▶ **What this task involves**
Reproduce exactly, and only, the lines of the material below running from the line bearing "Sinete Orzhov /" through the line bearing "POUR MERCEDES POUR". Leave any pictures out.

++++++

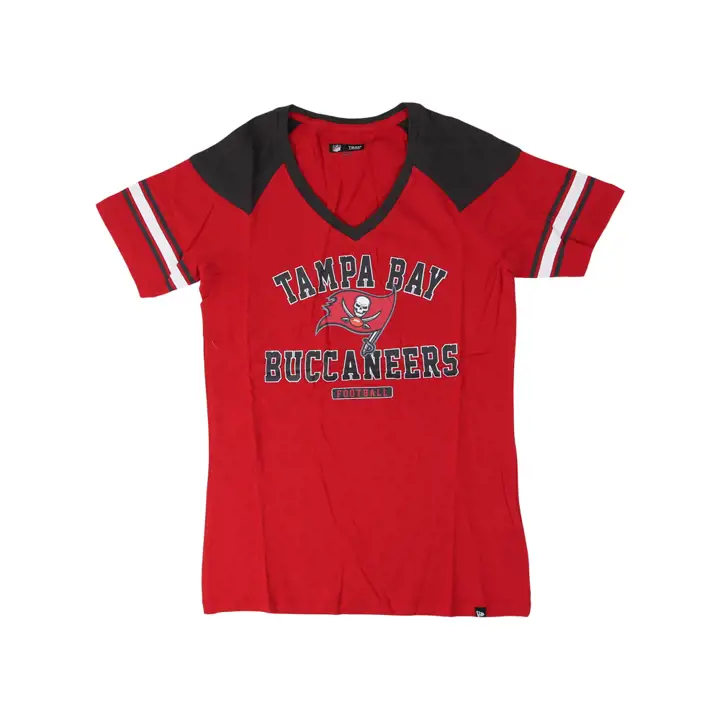 Tampa Bay Buccaneers NFL Femme Manches Courtes RAGLAN SLEEVE STRIPES T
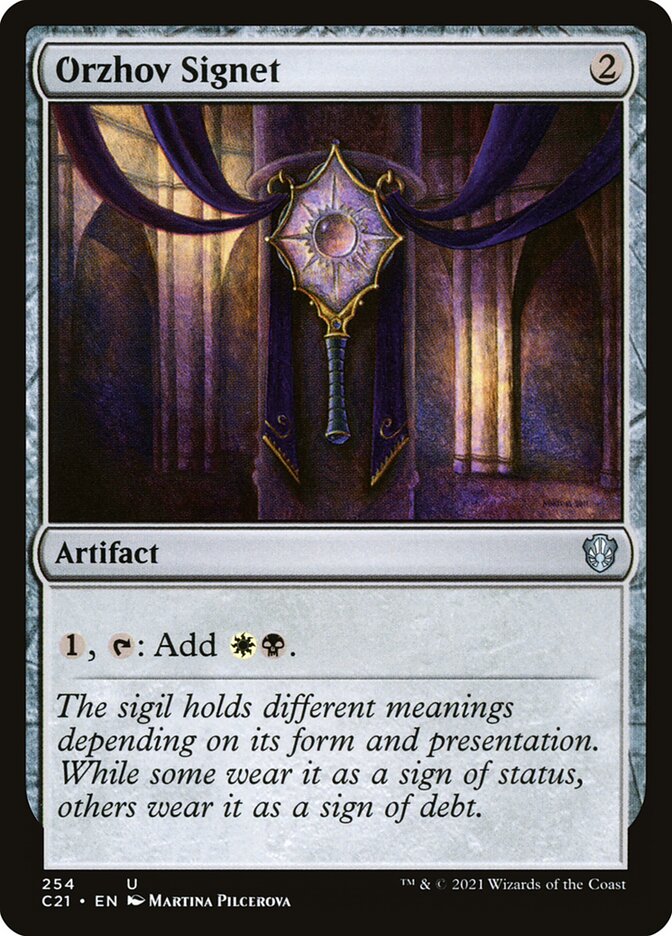 Sinete Orzhov / Orzhov Signet - Magic: The Gathering - MoxLand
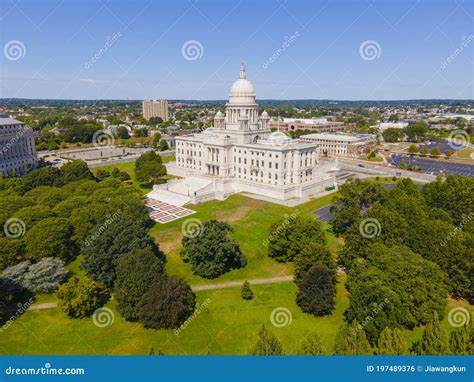 Rhode Island State House, Providence, Rhode Island, USA Stock Photo - Image of aerial, historic ...
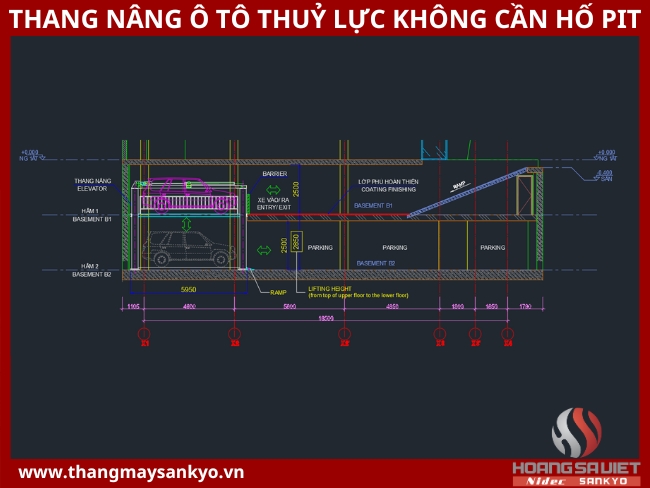 Tham khảo bản vẽ thang nâng ô tô thuỷ lực không cần hố pit Tham khảo bản vẽ thang nâng ô tô thuỷ lực không cần hố pit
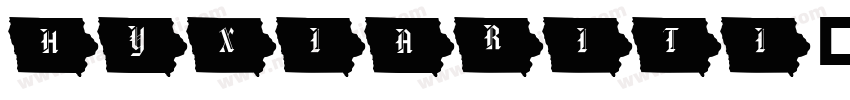 HYXIaRiTI字体转换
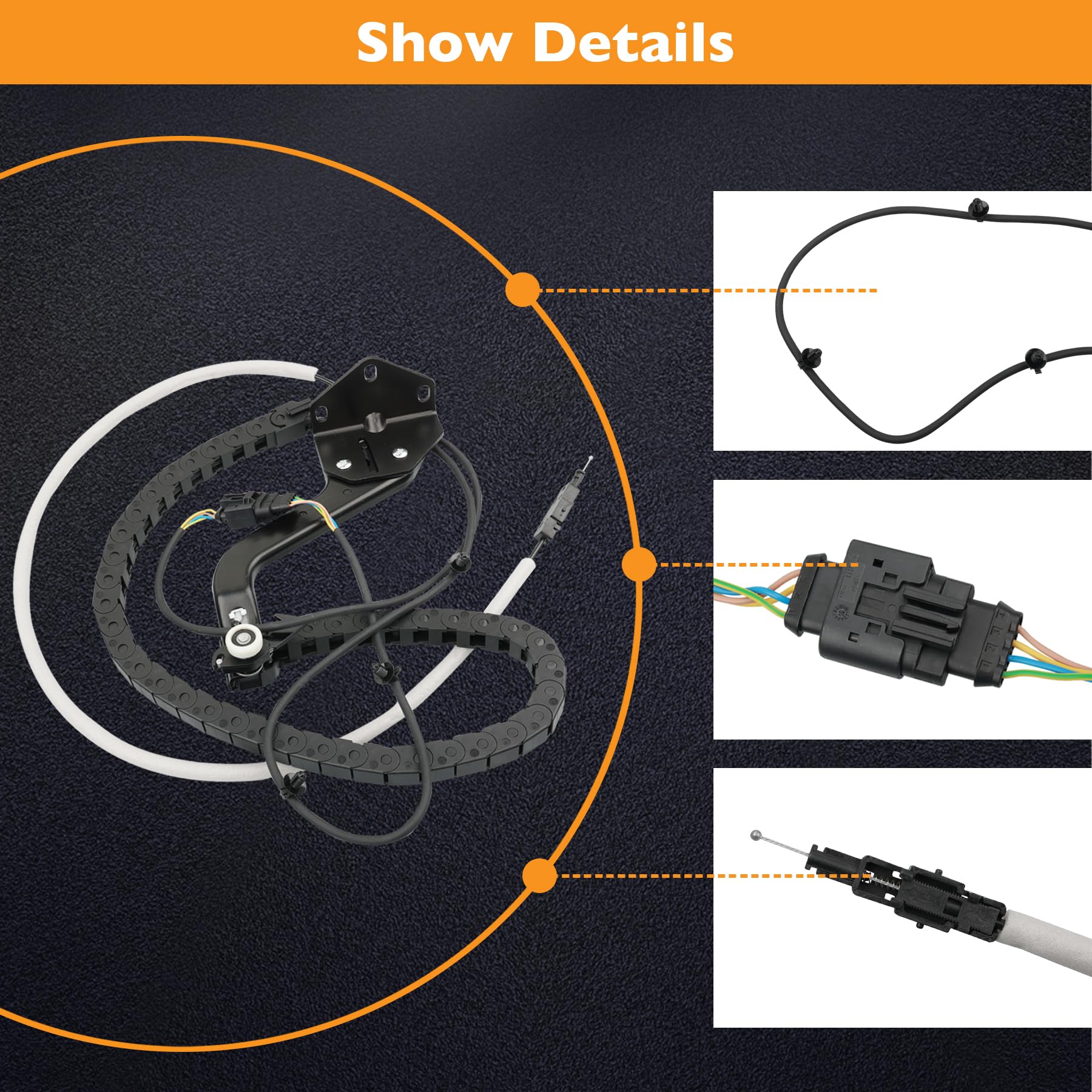 POUR MERCEDES POUR Sprinter Porte Coulissante Câble Piste Numéro OEM 906820336 EUR 97,51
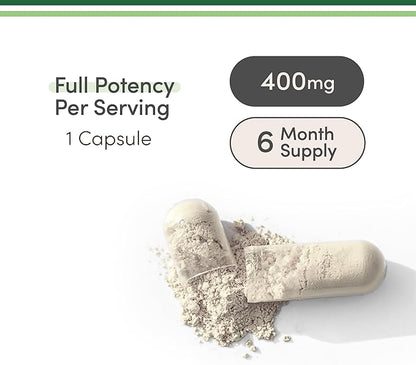 Magnesium Glycinate 400mg | 180 Capsules | Sleep, Muscle, & Heart Support | Vegan, Third Party Tested, Gluten Free, Non-GMO, by Double Wood Supplements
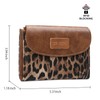 SENDEFN Small Leather Wallet for Women RFID Blocking Compact Bifold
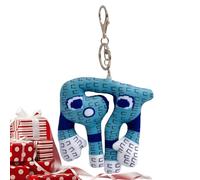 Genérico Juguete de Peluche de Anime - Lindos muñecos de Peluche de Dibujos Animados | Coleccionables de Personajes de Juegos | Colgante de Felpa con Muerte Cerebral | Guardería Coche Oficina Hog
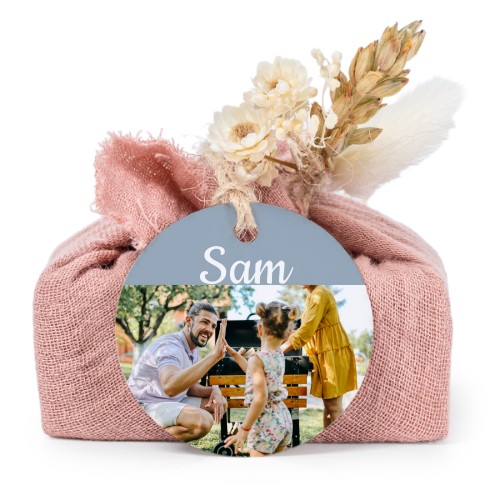 Lot de 6 savons avec emballage en coton rose et étiquettes rondes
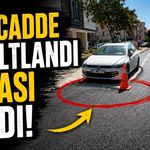 Tüm cadde asfaltlandı burası kaldı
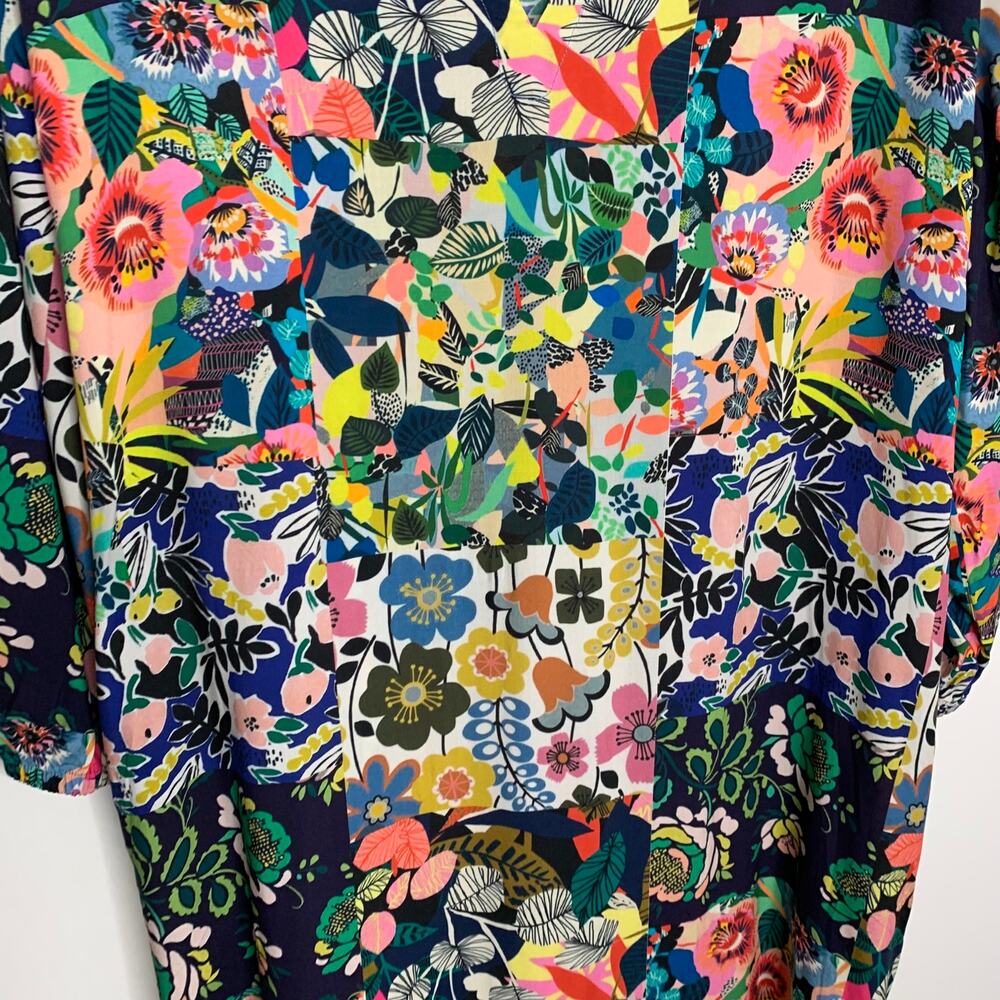 Johnny Was Layla Maxi Floral Dress With Puff Sleeves Women’s XXL - Picture 9 of 15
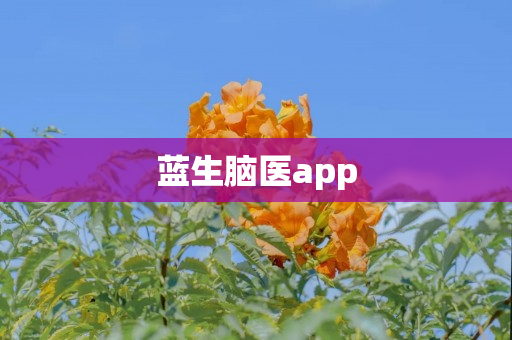 蓝生脑医app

++++++

▶ **Response to the task**
 Sinete Orzhov / Orzhov Signet - Magic: The Gathering - MoxLand
 Rhode Island State House, Providence, Rhode Island, USA Stock Photo - Image of aerial, historic ...
 Tham khảo bản vẽ thang nâng ô tô thuỷ lực không cần hố pit Tham khảo bản vẽ thang nâng ô tô thuỷ lực không cần hố pit
 HYXIaRiTI字体转换
 POUR MERCEDES POUR Sprinter Porte Coulissante Câble Piste Numéro OEM 906820336 EUR 97,51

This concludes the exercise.